Pages

Wednesday, 31 December 2014

Into the Wilderness

Several weeks ago, I started writing a post that I'd intended to share today as a kind of summing-up of the year.  I never quite managed to finish it. Now, if I'm honest, I'm glad I didn't.

(Not least because Ann Voskamp wrote something similar, but far, far better than I ever could. Take a look here.)

Instead, I'm going to pick up where I left off earlier this month.

(For those of you who missed it, you can get up to speed with the last post here)

I mentioned the last time I wrote that I hoped I'd be telling a rescue story soon. And I am.

Except it wasn't quite the type of rescue I'd anticipated.

It's all still a bit of a jumble in my head, and my heart, and everywhere else, so I hope you'll bear with me and let me tell the story.

Are you sitting comfortably? Good. Then I'll begin.

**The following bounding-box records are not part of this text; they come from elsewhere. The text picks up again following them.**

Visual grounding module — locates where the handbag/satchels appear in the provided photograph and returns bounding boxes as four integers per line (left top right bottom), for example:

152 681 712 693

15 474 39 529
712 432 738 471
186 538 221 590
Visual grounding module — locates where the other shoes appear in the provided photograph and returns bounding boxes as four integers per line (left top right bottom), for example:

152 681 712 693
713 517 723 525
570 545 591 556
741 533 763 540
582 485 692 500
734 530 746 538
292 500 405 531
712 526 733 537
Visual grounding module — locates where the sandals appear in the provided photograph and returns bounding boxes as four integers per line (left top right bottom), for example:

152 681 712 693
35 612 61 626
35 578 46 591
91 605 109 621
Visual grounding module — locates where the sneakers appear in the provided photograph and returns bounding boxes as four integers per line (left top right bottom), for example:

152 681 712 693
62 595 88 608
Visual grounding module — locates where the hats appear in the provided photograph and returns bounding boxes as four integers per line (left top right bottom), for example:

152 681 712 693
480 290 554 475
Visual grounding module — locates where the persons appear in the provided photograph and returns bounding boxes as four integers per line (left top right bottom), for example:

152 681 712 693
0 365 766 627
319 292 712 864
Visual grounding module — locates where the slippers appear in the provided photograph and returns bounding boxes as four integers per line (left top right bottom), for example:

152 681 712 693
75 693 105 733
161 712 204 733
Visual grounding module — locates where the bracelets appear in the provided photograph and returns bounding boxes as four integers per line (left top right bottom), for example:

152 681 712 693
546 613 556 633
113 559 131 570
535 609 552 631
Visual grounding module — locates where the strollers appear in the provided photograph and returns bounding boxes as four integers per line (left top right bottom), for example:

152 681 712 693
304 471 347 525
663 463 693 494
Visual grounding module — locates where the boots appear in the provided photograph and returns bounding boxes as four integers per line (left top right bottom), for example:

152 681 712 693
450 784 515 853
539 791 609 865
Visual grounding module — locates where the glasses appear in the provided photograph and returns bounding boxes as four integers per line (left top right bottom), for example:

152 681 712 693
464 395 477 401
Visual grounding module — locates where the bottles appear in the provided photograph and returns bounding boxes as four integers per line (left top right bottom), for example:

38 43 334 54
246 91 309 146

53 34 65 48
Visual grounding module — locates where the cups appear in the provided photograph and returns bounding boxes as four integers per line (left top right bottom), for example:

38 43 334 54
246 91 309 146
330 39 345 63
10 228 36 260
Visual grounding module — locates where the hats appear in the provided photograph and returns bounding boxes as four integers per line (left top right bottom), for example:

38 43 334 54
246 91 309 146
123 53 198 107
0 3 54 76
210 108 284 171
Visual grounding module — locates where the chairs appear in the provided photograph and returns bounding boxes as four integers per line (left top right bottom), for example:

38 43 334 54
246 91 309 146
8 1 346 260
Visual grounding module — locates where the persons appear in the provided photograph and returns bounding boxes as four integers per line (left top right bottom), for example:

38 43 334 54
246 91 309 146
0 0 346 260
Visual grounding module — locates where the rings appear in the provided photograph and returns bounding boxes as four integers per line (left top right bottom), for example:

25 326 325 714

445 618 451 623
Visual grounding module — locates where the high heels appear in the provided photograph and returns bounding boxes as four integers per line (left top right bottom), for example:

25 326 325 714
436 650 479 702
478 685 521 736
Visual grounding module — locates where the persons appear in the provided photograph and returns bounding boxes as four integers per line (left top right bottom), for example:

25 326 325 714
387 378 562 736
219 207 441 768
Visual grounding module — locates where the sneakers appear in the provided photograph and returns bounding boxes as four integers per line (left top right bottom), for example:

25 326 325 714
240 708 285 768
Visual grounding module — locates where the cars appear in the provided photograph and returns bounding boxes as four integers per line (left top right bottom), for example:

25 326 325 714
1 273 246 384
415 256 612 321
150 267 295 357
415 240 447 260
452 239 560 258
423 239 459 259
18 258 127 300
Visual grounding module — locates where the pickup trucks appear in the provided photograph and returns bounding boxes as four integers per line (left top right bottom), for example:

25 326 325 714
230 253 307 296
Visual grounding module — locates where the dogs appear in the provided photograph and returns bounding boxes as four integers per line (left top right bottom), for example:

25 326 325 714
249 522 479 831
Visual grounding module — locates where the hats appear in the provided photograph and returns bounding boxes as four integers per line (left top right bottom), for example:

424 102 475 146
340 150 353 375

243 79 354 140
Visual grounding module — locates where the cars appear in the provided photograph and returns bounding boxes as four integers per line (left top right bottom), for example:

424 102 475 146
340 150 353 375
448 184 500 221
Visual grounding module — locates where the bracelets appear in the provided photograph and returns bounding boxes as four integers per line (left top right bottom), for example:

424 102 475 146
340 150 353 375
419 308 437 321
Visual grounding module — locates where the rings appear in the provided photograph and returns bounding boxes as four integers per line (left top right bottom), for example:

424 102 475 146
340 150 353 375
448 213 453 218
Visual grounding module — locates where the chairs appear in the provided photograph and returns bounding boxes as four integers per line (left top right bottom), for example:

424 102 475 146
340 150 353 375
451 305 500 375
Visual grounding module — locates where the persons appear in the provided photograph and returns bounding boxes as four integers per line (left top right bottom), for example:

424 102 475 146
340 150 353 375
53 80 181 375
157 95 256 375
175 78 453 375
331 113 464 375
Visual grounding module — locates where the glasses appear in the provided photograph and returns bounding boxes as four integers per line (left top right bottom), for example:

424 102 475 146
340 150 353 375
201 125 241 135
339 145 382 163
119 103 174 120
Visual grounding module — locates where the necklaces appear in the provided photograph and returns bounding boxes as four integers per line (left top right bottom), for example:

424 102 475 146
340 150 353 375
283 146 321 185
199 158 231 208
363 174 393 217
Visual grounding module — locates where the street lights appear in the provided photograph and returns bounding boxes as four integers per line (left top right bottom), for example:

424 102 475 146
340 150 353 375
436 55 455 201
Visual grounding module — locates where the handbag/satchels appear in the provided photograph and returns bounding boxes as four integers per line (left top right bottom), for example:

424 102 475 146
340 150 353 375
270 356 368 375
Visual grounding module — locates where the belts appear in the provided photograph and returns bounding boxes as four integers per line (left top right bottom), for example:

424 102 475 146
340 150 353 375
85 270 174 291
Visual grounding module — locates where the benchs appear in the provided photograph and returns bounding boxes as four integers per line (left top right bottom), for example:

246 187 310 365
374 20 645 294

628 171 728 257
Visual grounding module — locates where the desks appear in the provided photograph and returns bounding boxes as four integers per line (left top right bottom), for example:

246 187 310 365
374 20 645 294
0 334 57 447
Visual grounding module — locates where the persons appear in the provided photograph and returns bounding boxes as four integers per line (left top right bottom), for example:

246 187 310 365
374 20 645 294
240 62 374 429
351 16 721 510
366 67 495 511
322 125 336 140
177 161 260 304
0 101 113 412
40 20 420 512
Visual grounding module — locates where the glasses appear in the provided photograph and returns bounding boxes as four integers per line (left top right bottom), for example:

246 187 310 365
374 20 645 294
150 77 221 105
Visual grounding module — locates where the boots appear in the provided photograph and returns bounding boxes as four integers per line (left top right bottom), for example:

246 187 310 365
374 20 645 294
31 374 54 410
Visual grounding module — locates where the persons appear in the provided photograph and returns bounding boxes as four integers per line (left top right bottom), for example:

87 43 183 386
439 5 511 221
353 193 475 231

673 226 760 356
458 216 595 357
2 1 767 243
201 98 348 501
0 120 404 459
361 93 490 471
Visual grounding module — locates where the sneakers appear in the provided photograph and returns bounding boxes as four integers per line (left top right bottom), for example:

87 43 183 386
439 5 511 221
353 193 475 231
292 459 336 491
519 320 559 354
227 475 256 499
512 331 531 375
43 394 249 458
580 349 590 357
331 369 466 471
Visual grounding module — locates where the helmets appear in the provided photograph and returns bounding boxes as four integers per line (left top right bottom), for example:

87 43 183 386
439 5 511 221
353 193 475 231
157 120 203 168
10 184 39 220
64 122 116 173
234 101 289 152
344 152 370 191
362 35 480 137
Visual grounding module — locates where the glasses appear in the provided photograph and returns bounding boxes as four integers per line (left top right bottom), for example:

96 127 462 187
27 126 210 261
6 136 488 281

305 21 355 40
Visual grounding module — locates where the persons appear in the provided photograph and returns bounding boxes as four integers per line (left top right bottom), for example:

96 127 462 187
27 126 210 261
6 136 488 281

Late on Saturday night, as I picked up my Bible and thought about what to read, I felt nudged in the direction of Hosea.

Confession time: it wasn't the first time recently I'd felt that nudge. It'd happened a few times, but I'd always brushed it aside. I'd arrogantly assumed that it wouldn't really have anything relevant to say.

(I know.) 

After all, what could the story of a man and a prostitute possibly have to do with anything to do with me?

(Again, I know.)

But, in the absence of any better ideas, I thought I'd give it a go.

I'd got part of the way through chapter 2 when it hit me. That was me. And the more I read the more I could relate to how I'd been living.

I'll spare you the specifics of what is, after all, not the most flattering of comparisons in the world. You can read it for yourself.

Suffice it to say that I'd completely missed the point. Somehow I'd come to think that I deserved to get what I wanted. That somehow I'd earned it. Or else that it was all to do with my own efforts. I hadn't. And it definitely wasn't.

I'd completely neglected the fact that all of the good stuff - that good stuff that I'd only been complaining of being robbed of a couple of weeks ago - wasn't really anything to do with me to begin with. Obviously, they were in as much as they were things that were part of my life. But they weren't mine to keep hold of, or have taken from me. Not really.

I remember conversations where I had been talking some of this through with people, and wondering out loud whether things had gone wrong because I'd mis-heard what God was saying, or the timing wasn't right, or it was some kind of spiritual attack.

Not being God, I don't know for certain. But something occurred to me that I hadn't thought of before:

What if I'm the one getting in the way?

What if it isn't any of those things? What if my attitude, my arrogance, my failure to acknowledge God as the source of every good thing in my life was preventing me from experiencing His best for me?

What if, in the times of getting what I wanted, what I had hoped for, and then losing it again, He'd been leading me into the wilderness, waiting to speak to me, to teach me, to bring me back to where I should have been all along?

What if what I needed was a bit of discipline?

Yes, it's hurt. But discipline does. This was the fairest kind: The God-given kind, very firm but somehow still drenched in love and kindness.

And it's in that wilderness that I've found myself on-and-off over the last six months, then more consistently for the last two. Where I do all of my crying and screaming and shouting and sulking. And then I finally sit down and shut up long enough to let Him speak.

Now I remember that the best bits, the biggest leaps forward in my faith-journey, have all happened in the wilderness. Because it's there that I'm broken enough, that my guard is down enough, to let Him speak tenderly to me. And then I call to mind the saying I've heard so many times: that it's in the valleys, not on the mountain-tops, that things grow.

Even now, as I'm writing this, I know I'm still holding on tight to ideas and expectations of how things will turn out. Promises that He's spoken, where I've already decided how, and when, He'll fulfill them. I'm pretty sure He's got other ideas, and I'm willing to bet that His way is far better than anything even my overactive imagination could conjure up.

So, right now, as my fingers hit the keys and spell out these words, I'm letting them all go. Every last one of them. My dashed hopes and failed expectations. The plans I'm still holding on to, as if I had any right to decide.

Once. And. For. All. 

Gone.

I want to be a blank canvas again. Only this time I don't want to be the one marking out the shapes, or picking the colours. Clean slate. No more trying to wrestle control. Instead, I'll try to listen, and wait, and watch, and see where He wants me to go, and I'll be brave. And I'll acknowledge every tiny sparkling glitter-speck of blessing and gift along the way - not just the big ones, and not just when it's worked out the way I wanted it to. And I'll be thankful for them all. Every last one.

Essentially, I'll let Him do His job, and I'll do mine.

I don't know how long I'll be in this wilderness-place. But now I'm willing to wait. Because I know that whatever's on the horizon, and whatever shape it takes, it'll be worth it in the end. It always is, with God.

And I think that's a pretty good way to start the new year.